Greg Gatenby, the literary scholar who directs the Harborfront International Reading Series in Toronto, said that "in anyone's delineation of the pantheon of Canadian writers, Davies holds a place close to Zeus."
With his magnificent snowy beard, great white mane and protuberant brow, Mr. Davies has a magisterial look as well. As he talked about his views of Canadian nationality on a recent day, wisps of sunlight filtered into his second-floor office above the red-brick quadrangle at Massey College, the University of Toronto's graduate college, where he is the founding master.
Mr. Davies, who was born in Ontario, said the biggest difference between Canada and the United States is in their underlying myths. "The myth of America is a very powerful one and one that we in Canada look toward with envy," he said. "You have your heroes. You have your great men of the past, you have your myth of tradition, of the conquering of the west, and the pioneer life and the gold rush life and all that sort of thing, which is enormously romantic, and nations feed on the romantic tradition." "We don't go for heroes," he said. "As soon as a man begins to achieve some sort of high stature, we want to cut him down and get rid of him, embarrass him."
He also sees Canada as "very much a northern country—much more like Scandinavia or Russia than the United States." Moreover, he went on, "Canada is a socialist monarchy. You hate monarchies and socialism—and we're both."
Mr. Davies is just as eager to see Canada hold together as he is to avoid an American yoke.
"The present hullabaloo about Quebec is precisely that," he said. "It will not die down, but it will not come to anything."

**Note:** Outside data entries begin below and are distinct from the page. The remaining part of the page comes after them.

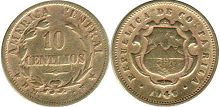 coin Costa Rica 10 centimos 1946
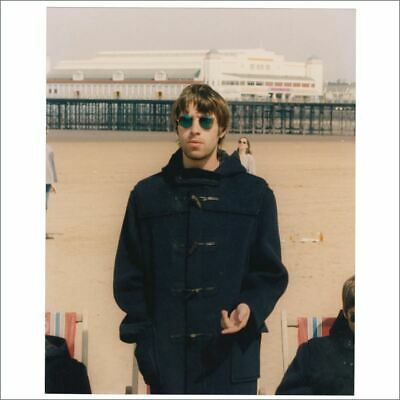 Liam Gallagher 95 Roll With It Single Cover Shoot Michael Jones Signed Photo UK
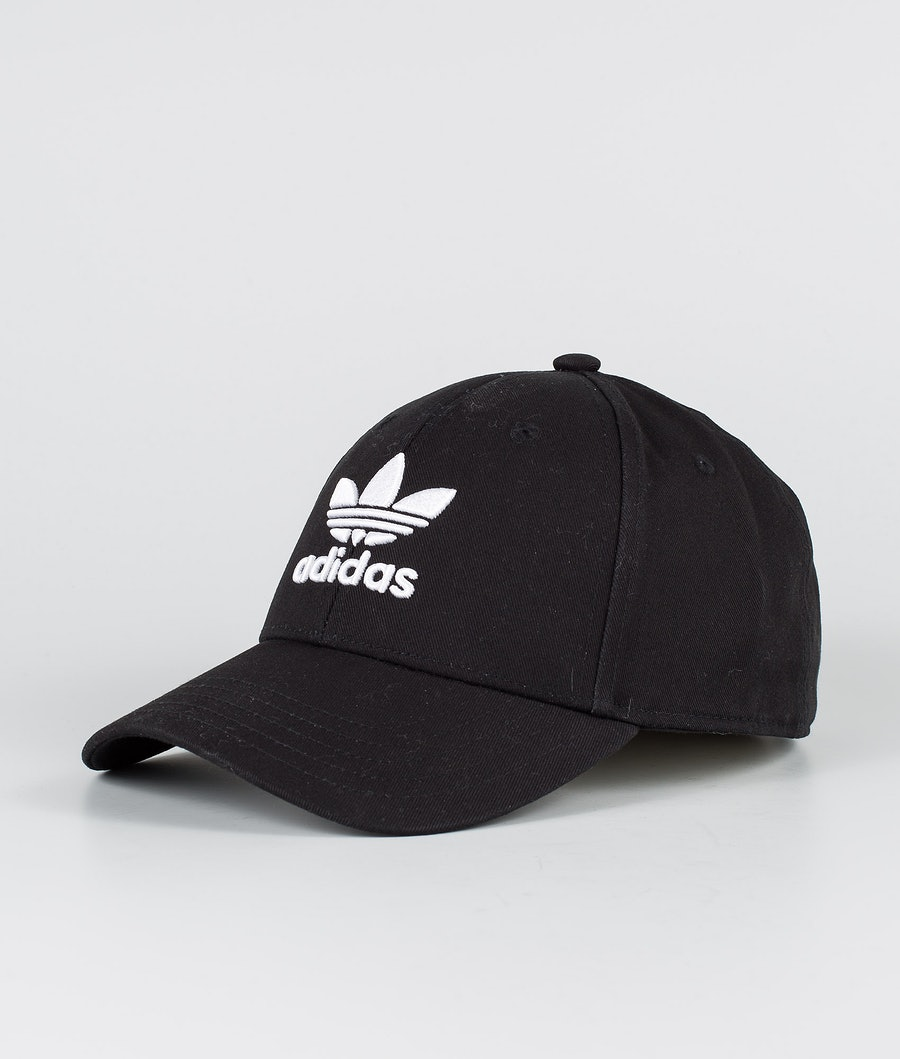 Adidas Originals Baseball Class Trefoil      Cap Black/White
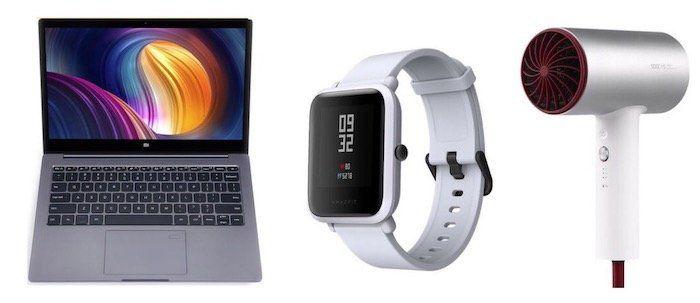 eBay: 15% Rabatt auf ausgewählte Xiaomi Artikel   z.B. Xiaomi S50 Roborock für 293€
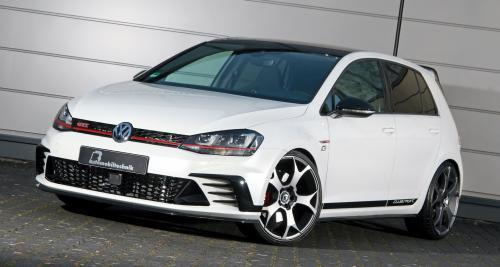 La Volkswagen Golf GTI Clubsport S flirte désormais avec les 500 ch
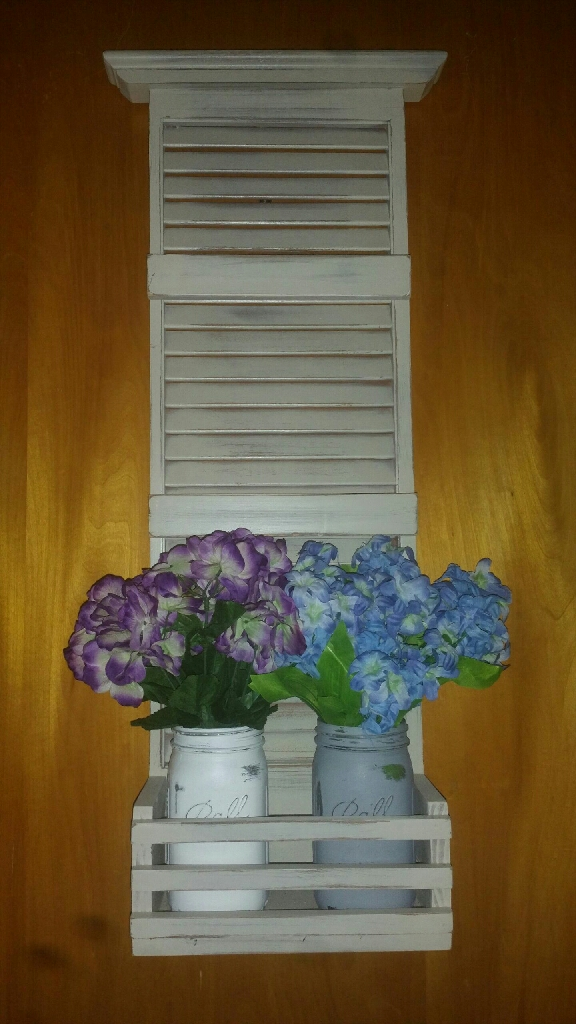 Refurbished shutter wall decor!!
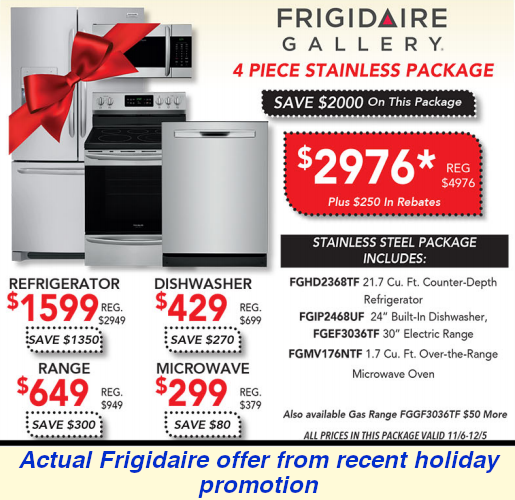 Frigidaire Black Friday Offer 2019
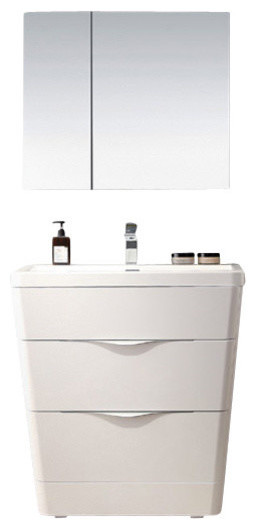 "Fresca Milano 32"" Glossy White Modern Bathroom Vanity With Medicine Cabinet."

He contends that economic considerations will keep Quebec in the fold. "What happens to the thousands of French Canadian civil servants who are no longer on the public payroll?" he said. "They're suddenly going to be without a job, and certainly the new Quebec wouldn't be able to provide them with comparable income. And what would Quebec do with its share of the national debt? They wouldn't want to shoulder it."
He also expects pressure from the United States. "I don't imagine for one instant that the United States wants a balkanized Canada to the north," he said. The United States says officially that it supports a strong and united Canada.
Quebec separatism is Canada's civil war, Mr. Davies said, but unlike the American Civil War, he predicted, it will not become violent. "Our civil war is a psychological one," he said. "It's a tough kind of war to fight because it's very wearing. There is never any letup. There is never any cease-fire. There is never any stopping to celebrate Christmas."
His comments about French Canadians underscore the observation of Richard C. Davis, professor of Canadian literature at the University of Calgary, that Mr. Davies "comes from a traditional male, English-Canadian base."
The French are "always complaining." Mr. Davies contended. "They have never got over the defeat on the Plains of Abraham," the battle in 1759 that established British rule in Canada.
"They're terribly unrealistic about this sort of thing, but they are also very shrewd and very practical," he said. "They know the dollar better than they know their mothers, and if they think that is threatened by leaving the dominion, they will stay."
Mr. Davies's reflections on politics come from a certain academic distance.
His cozy office is dominated by a large writing desk, book-cases and portraits of Shakespeare, Rabelais, Robert Burton—whose Anatomy of Melancholy provides inspiration for the latest novel—and John Cowper Powys, the 19th-century novelist whom Mr. Davies called "a great, great, undervalued man."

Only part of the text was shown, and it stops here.